The Pi-mo-yen was endowed with property of its own, and the farm produce used to be brought in and stored, so I had the impression of living in a Chinese country-house with all the interest that a country-house gives to its occupants. The place was very old and had once been a centre of religious instruction. It is mentioned as such in some Chinese books. A cousin of the Emperor Ch’ien Lung once lived there and wrote a book in which he described his travels in Turkestan and elsewhere. The title was Footsteps in the Snow of a Solitary Goose.” (Varè, ‘Laughing Diplomat’)
It was in a Buddhist temple in the Western Hills that I wrote the first chapters of this book. The temple is named Pi Mo Yen.

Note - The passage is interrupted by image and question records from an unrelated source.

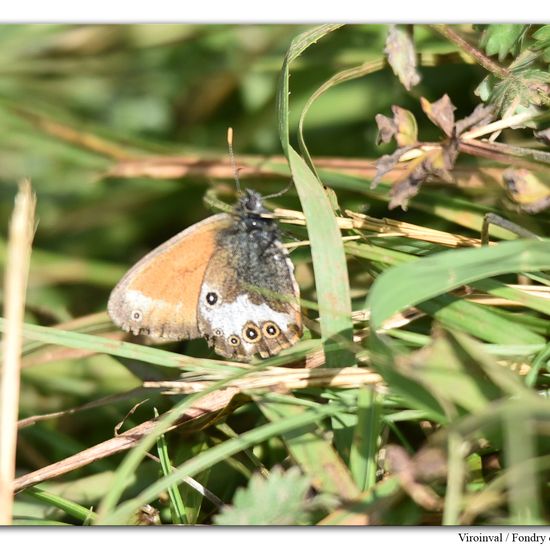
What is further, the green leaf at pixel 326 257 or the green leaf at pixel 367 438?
the green leaf at pixel 326 257

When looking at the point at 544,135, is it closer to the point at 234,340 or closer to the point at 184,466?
the point at 234,340

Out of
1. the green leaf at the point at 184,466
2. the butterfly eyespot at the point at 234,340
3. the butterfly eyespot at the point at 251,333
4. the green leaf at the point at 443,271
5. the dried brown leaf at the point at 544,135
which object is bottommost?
the green leaf at the point at 184,466

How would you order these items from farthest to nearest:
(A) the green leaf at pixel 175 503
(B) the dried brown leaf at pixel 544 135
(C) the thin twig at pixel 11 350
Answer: (B) the dried brown leaf at pixel 544 135, (A) the green leaf at pixel 175 503, (C) the thin twig at pixel 11 350

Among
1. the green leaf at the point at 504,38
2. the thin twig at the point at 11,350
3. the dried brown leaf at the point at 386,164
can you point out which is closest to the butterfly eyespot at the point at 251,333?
the dried brown leaf at the point at 386,164

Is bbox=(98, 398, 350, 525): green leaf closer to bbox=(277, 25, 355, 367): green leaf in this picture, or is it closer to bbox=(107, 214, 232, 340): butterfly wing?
bbox=(277, 25, 355, 367): green leaf

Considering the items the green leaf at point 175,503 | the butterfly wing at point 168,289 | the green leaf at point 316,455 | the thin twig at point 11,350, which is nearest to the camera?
the thin twig at point 11,350

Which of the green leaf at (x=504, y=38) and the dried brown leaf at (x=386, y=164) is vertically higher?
the green leaf at (x=504, y=38)

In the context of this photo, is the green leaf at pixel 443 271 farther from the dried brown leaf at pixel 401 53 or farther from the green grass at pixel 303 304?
the dried brown leaf at pixel 401 53
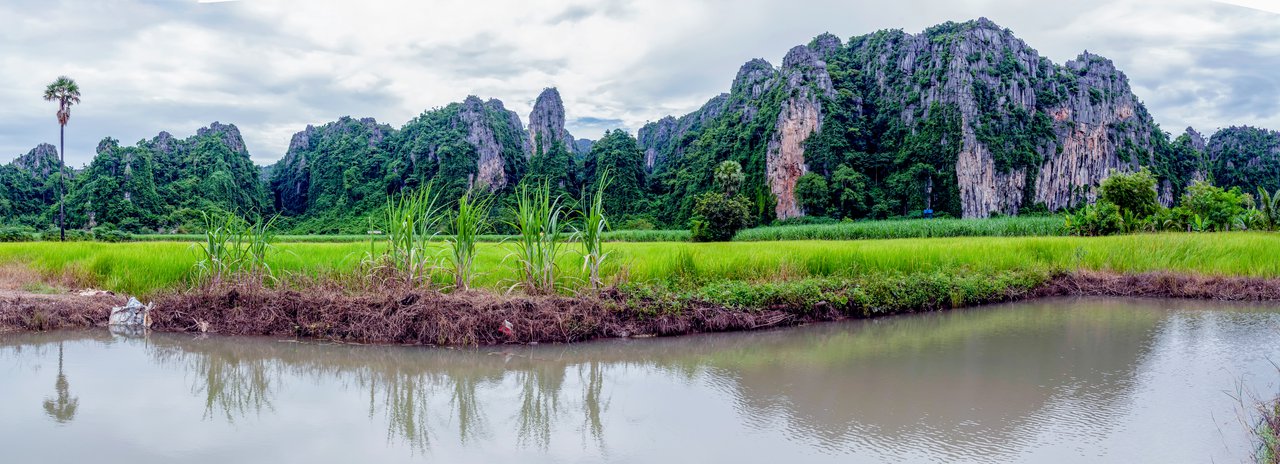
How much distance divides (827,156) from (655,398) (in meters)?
55.6

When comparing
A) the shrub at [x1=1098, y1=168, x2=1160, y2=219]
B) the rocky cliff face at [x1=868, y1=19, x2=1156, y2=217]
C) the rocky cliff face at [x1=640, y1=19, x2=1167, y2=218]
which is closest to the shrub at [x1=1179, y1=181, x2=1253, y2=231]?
the shrub at [x1=1098, y1=168, x2=1160, y2=219]

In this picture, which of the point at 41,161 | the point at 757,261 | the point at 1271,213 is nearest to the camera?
the point at 757,261

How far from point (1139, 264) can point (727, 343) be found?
779cm

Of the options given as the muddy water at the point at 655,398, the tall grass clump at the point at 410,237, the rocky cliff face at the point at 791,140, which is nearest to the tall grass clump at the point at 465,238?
the tall grass clump at the point at 410,237

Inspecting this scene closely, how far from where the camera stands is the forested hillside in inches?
2106

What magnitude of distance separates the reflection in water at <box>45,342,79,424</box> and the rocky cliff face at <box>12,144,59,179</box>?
69.0 metres

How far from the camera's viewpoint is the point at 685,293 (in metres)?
6.39

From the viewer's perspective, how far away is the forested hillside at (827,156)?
53.5m

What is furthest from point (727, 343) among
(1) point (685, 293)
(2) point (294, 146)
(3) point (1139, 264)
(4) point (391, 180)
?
(2) point (294, 146)

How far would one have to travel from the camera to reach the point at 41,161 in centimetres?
5881

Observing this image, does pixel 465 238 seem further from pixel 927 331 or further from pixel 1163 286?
pixel 1163 286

In the eighteenth century a Manchu general, cousin to the Emperor Ch’ien-lung, stayed up there, like myself, and wrote a book. (His was a book of travel, with the quaint title “Footsteps in the Snow of a Solitary Goose.”) Close by were the Hunting Park and the tower whence the emperor used to watch his army manoeuvring on the plain. All around were signs of a past magnificence. (Varè, ‘The Last Empress’ ix, 1936)

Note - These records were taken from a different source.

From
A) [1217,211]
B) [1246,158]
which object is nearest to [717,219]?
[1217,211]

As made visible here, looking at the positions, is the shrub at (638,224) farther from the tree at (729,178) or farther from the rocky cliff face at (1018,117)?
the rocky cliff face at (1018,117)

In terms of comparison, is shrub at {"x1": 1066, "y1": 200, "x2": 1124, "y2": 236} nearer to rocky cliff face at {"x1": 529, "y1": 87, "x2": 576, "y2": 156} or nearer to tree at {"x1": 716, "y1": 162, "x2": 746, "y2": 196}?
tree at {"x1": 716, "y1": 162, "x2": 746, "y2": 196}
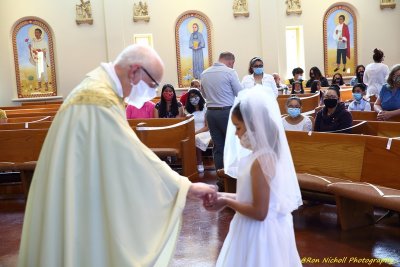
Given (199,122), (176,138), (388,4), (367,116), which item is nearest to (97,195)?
(176,138)

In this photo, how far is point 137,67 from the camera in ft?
10.3

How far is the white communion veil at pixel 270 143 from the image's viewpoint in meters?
2.97

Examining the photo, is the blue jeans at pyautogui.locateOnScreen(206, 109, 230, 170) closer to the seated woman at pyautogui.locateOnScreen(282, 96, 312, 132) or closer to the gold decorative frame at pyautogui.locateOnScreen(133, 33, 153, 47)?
the seated woman at pyautogui.locateOnScreen(282, 96, 312, 132)

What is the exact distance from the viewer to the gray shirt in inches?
280

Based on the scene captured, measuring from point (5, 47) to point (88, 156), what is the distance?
1444 cm

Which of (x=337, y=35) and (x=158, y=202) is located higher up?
(x=337, y=35)

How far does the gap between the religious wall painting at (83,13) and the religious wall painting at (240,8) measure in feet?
14.2

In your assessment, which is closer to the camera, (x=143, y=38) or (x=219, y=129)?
(x=219, y=129)

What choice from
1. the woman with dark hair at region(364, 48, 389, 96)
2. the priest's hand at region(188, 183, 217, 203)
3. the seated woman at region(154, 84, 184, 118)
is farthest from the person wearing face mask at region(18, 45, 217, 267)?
the woman with dark hair at region(364, 48, 389, 96)

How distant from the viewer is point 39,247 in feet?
9.86

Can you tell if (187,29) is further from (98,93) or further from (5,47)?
(98,93)

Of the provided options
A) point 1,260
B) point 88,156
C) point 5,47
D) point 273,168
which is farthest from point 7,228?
point 5,47

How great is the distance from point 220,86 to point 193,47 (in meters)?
10.2

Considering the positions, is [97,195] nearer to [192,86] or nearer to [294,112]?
[294,112]
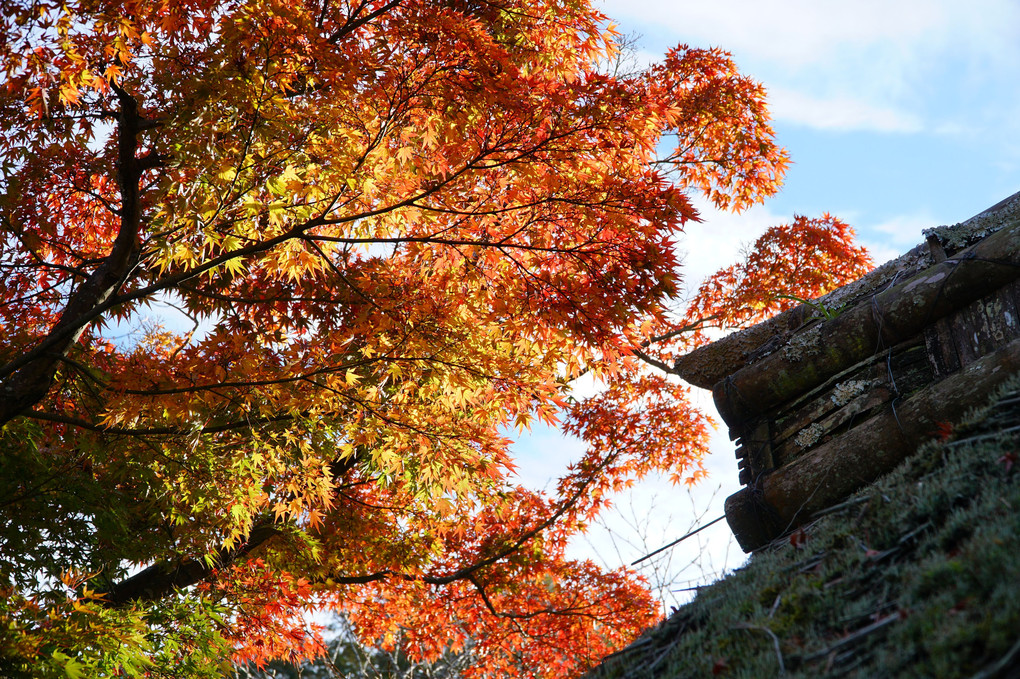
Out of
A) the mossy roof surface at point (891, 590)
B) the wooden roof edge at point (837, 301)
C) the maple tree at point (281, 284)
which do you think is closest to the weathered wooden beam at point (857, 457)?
the mossy roof surface at point (891, 590)

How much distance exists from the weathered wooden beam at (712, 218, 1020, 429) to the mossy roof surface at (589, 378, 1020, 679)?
0.70 meters

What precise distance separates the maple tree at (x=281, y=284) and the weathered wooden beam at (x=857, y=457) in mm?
2063

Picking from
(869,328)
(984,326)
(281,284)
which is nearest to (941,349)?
(984,326)

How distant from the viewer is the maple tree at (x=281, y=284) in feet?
16.4

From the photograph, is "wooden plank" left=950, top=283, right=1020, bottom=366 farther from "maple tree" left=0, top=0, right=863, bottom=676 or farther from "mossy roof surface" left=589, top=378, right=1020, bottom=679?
"maple tree" left=0, top=0, right=863, bottom=676

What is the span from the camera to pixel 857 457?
3104 millimetres

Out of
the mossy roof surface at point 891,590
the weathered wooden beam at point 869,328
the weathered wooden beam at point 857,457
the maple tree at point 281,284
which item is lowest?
the mossy roof surface at point 891,590

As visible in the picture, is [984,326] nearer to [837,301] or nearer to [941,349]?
[941,349]

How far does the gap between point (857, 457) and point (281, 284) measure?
17.1 feet

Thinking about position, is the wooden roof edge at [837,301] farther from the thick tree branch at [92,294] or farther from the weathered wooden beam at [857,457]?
the thick tree branch at [92,294]

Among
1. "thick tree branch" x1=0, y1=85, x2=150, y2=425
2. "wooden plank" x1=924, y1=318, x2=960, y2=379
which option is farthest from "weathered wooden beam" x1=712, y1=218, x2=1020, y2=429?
"thick tree branch" x1=0, y1=85, x2=150, y2=425

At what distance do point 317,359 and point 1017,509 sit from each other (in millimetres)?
5277

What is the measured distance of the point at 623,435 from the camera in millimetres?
9461

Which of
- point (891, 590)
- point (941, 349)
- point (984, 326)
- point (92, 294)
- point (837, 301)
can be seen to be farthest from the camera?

This temple, one of the smallest and highest of those in the Western Hills, was known to the foreign community in Peking at the end of the nineteenth century and beginning of the twentieth century as Pi Mo Yen [碧默巖]. Chinese sources, however, indicate its name to be Mi Mo Ya [秘魔崖]. Forthcoming installments will further illustrate the Western Hills, using pictures from Lin-qing’s book accompanied by excerpts from contemporary European sources.
麟慶：鴻雪因緣圖記 hóngxuě yīnyuán tújì volume 4 of 6
About the Author:
Daniele Varè (1880-1956) was an Italian diplomat who served chiefly in China, from 1908 until 1920. After he retired from the diplomatic service he devoted himself to writing, translating his own books into English, and writing some of them directly in that language. He wrote works of popular history, such as ‘The Last Empress’ (also published as ‘The Last of the Empresses’), and his novels, ‘The Maker of Heavenly Trousers’; ‘The Gate of Laughing Sparrows’; and ‘The Temple of Costly Experience’; thinly-veiled romans-a-clef, portray expatriate life in China during the end of the Qing dynasty and the beginning of the Republican period. His autobiography, ‘Laughing Diplomat’, was published in 1938. Sir Edmund Backhouse, in his memoirs, describes Varè as his ‘enemy’, doubtlessly because Varè paid him a back-handed compliment by comparing his work and himself with James Macpherson and his ‘Ossian’. – Se non è vero, è ben trovato, we may say.